#### [What you need to do]
1) In the methods text on anther culture, at what temperature and for how long were anthers kept in the n-butanol treatment?
2) Continue the methods text on anther culture from its last sentence.

#### [Document section]
The inflorescences were harvested at different developmental stages characterized by two morphological parameters: (a) the length (cm) between the base of the flag leaf and the penultimate leaf collar regions, and (b) the length (cm) of the panicle tip emerged from the sheath. Three anthers from the upper, middle and lower parts of a panicle were collected, and the viability and developmental stage of microspores were assessed (see below).
The inflorescences were wrapped in foil bags, placed immediately in Hoagland’s salt solution and stored for 7, 10, 14 or 21 days in the darkness at 4, 10, 15 or 20 °C. Subsequently, the spikes were sprayed with 70 % ethanol, surface sterilized in 20 % commercial bleach (‘Domestos’) solution for 15 min and then rinsed 4–5 times with sterile deionized water.
Aseptically excised anthers were placed in 60 × 15 mm Petri dishes containing the following induction media: C17 (Wang and Chen 1986), KFWC (Kuhlmann and Foroughi-Wehr 1989) modified according to Sidhu and Davies (2009) or 190-2 (Zhuang and Xu 1983). The standard media were supplemented with 1 mg l−1 dicamba, 1 mg l−1 picloram and 0.5 mg l−1 kinetin, 90 g l−1 maltose and 0.6 % agar; pH 5.8. The effect of other hormonal compositions was also tested: (1) 2 mg l−1 2,4-D and 0.5 mg l−1 kinetin, (2) 1 mg l−1 dicamba, 0.5 mg l−1 picloram and 0.5 mg l−1 kinetin and (3) 2 mg l−1 IBA and 0.5 mg l−1 kinetin. Moreover, with the use of standard C17 medium, the effect of maltose (90 g l−1) substitution with the same concentration of commercial honey (OSP Pszczelarz Krakow) was also tested. In other variants, the C17 and KFWC standard media were supplemented with 10, 50 or 100 mg l−1 arabinogalactan proteins (AGPs) (Arabic Gum from acacia tree, G9752 Sigma-Aldrich).
In three replications of the experiment, anthers extracted from panicles were inoculated in a pretreatment medium containing 40 mM l−1 CaCl2 2H2O, 6 g l−1 agarose and 0.7, 1 or 1.5 M mannitol according to the method described by Cistué et al. (2003). The cultures were incubated at 28 or 32 °C in the dark for 2–7 days and then transferred to various variants of the induction media.
In three other replications, the effect of 0.1 % n-butanol (281549, Sigma-Aldrich) treatment according to Soriano et al. (2008) was evaluated. Isolated anthers were inoculated in 0.3 M mannitol or liquid 190-2 medium supplemented with 0.1 % n-butanol (v/v) and kept at 28 °C, in the dark for 6 or 24 h. Controls without n-butanol were performed. After washing in 0.3 M mannitol, the anthers were transferred to variants of the induction media.

#### [Data shown]
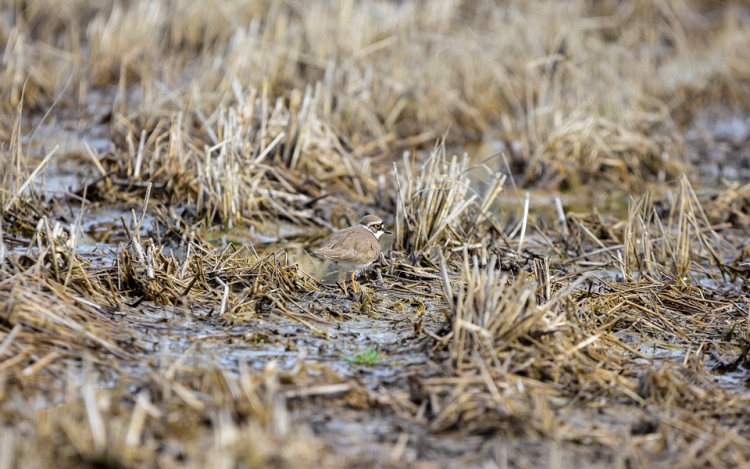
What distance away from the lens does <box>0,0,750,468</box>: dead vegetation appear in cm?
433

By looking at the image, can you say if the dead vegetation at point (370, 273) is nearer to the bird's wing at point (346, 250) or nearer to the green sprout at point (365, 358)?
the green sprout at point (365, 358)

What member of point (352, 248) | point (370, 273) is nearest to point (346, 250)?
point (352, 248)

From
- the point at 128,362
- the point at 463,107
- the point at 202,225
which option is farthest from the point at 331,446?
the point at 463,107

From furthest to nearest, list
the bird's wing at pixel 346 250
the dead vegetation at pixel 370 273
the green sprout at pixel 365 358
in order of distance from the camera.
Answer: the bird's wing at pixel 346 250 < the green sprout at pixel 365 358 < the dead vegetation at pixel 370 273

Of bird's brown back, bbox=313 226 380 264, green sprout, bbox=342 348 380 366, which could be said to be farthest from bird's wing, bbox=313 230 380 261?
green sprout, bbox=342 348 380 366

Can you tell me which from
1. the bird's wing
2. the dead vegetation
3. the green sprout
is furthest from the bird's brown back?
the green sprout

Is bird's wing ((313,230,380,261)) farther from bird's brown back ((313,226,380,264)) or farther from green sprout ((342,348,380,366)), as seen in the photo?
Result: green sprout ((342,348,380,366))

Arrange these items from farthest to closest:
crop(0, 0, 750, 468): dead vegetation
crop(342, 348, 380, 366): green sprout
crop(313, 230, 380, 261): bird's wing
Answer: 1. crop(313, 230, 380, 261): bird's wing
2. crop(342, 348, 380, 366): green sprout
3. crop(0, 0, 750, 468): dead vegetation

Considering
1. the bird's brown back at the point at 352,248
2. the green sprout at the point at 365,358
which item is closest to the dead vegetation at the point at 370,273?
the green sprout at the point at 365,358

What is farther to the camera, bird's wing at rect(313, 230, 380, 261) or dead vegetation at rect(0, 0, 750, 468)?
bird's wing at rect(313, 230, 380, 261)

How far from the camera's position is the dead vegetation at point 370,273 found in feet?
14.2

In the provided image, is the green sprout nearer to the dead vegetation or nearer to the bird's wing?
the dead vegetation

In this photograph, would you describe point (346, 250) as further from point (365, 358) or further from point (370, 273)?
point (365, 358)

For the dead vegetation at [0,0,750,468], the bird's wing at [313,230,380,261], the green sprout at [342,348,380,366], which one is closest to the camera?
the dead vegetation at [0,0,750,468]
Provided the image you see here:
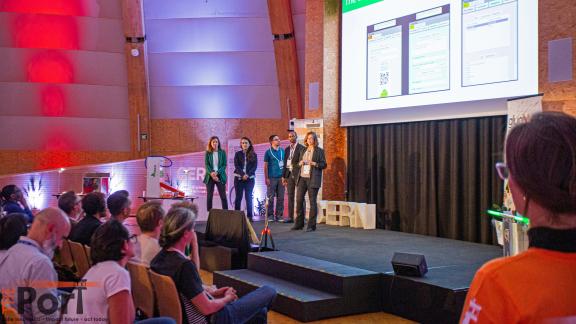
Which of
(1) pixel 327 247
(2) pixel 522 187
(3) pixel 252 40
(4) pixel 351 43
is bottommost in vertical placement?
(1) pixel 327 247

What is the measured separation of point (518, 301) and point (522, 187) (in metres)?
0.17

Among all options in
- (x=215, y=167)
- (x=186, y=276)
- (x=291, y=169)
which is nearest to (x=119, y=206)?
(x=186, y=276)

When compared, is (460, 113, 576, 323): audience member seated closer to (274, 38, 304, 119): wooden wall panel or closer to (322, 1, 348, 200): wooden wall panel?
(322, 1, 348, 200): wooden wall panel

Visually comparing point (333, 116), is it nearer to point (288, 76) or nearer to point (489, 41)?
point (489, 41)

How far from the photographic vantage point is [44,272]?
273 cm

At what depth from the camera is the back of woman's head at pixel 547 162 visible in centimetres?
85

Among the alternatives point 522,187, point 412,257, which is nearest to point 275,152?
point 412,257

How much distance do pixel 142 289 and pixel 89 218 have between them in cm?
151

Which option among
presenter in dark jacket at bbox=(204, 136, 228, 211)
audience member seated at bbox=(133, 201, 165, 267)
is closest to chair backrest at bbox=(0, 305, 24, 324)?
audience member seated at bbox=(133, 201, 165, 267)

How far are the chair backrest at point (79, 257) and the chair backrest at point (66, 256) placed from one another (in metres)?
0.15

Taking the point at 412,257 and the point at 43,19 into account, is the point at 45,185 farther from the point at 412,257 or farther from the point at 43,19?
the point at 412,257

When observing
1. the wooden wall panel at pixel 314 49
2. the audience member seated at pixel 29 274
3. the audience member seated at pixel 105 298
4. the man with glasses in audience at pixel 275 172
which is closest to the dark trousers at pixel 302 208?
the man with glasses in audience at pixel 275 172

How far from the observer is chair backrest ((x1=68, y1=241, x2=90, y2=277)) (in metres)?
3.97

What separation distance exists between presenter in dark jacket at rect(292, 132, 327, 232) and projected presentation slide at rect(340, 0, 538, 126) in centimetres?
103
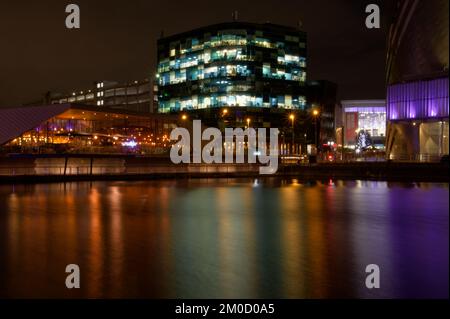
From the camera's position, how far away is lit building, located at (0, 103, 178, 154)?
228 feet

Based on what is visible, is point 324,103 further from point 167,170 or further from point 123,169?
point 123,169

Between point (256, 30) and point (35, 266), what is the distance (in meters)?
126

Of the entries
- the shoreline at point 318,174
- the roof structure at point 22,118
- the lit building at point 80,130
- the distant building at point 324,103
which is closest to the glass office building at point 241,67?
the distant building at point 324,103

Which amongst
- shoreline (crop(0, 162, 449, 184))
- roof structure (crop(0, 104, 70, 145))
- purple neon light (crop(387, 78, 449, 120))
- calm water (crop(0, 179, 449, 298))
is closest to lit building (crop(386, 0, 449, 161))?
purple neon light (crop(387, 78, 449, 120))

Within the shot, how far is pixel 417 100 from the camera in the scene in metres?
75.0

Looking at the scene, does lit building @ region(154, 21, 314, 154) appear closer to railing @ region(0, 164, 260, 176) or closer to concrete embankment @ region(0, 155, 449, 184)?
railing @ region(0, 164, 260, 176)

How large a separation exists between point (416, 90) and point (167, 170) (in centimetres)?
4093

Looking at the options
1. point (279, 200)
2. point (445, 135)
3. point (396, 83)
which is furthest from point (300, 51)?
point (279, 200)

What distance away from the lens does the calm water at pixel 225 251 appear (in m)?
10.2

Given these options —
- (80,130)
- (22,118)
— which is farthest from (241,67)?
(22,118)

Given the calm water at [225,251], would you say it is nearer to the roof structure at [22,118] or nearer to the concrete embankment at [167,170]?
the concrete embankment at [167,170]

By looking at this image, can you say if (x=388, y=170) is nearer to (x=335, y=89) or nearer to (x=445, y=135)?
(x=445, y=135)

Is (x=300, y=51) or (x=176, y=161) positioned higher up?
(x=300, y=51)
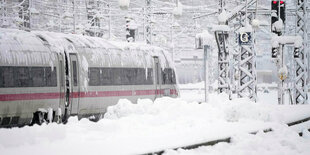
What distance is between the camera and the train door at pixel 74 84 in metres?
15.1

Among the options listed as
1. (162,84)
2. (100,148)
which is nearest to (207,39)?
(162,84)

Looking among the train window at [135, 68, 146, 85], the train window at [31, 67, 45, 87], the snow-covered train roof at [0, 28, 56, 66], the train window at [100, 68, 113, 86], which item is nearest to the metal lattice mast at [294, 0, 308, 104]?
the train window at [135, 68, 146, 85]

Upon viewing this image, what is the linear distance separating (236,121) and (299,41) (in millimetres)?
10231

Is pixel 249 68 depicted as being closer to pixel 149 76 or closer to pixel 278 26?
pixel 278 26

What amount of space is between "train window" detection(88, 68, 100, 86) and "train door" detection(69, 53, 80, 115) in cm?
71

#### [Task responses]
1) At 28 °C in the dark for 6 or 24 hours.

2)
In all experiments, the anthers were co-cultured with immature ovaries isolated from the same inflorescence (120 anthers and 20 ovaries per dish).
A procedure to prevent anther desiccation was also tested in five replications by transferring anthers dampened with sterile distilled water, B medium (Kyo and Harada 1986) or modified KFWC. Modified KFWC was supplemented with 1 mg l−1 dicamba, 1 mg l−1 picloram, 0.5 mg l−1 kinetin and 10 mg l−1 AGPs to induction media.
All cultures were incubated in the dark at 28 ± 1 °C. However, in some cultures (at least five biological replication), various preculture conditions were also studied: 24 h at 30 °C, or 24 h at 4 °C or 5 days at 4 °C followed by culture at standard conditions.
Isolated microspore culture
Various procedures of microspore isolation were tested: (a) direct method with the use of Waring blender in which 2–3 cm panicle segments were blended in 0.3 M mannitol, or (b) indirect method composed of two steps: (1) anther isolation and preculture in B medium (Kyo and Harada 1986) or 190-2 medium for 1–3 days at 5, 26 or 32 °C followed by (2) microspore isolation with the use of magnetic stirring bar (Touraev and Heberle-Bors 2003) or by delicate squashing and pulping with a ceramic rod (Zur et al. 2008). The direct method was used only in the case of field-grown plants in which the inflorescences were well developed with many primary branches and a large number of spikelets. Plants grown in glasshouse produced smaller panicles with reduced number of branches and a very hard rachis, which excluded the use of a Waring blender. The indirect method consisted of anther extraction with the use of forceps followed by microspore isolation. Results show that the use of a ceramic rod for anther homogenization was more efficient. The resulting slurry obtained was filtrated through a 40 μm nylon membrane and pelleted (100×g, 7 min). After removing the supernatant, the microspores were resuspended in 0.3 M mannitol and gently layered onto a 21, 23, 25 or 30 % maltose solution for density gradient centrifugation (80×g, 7 min).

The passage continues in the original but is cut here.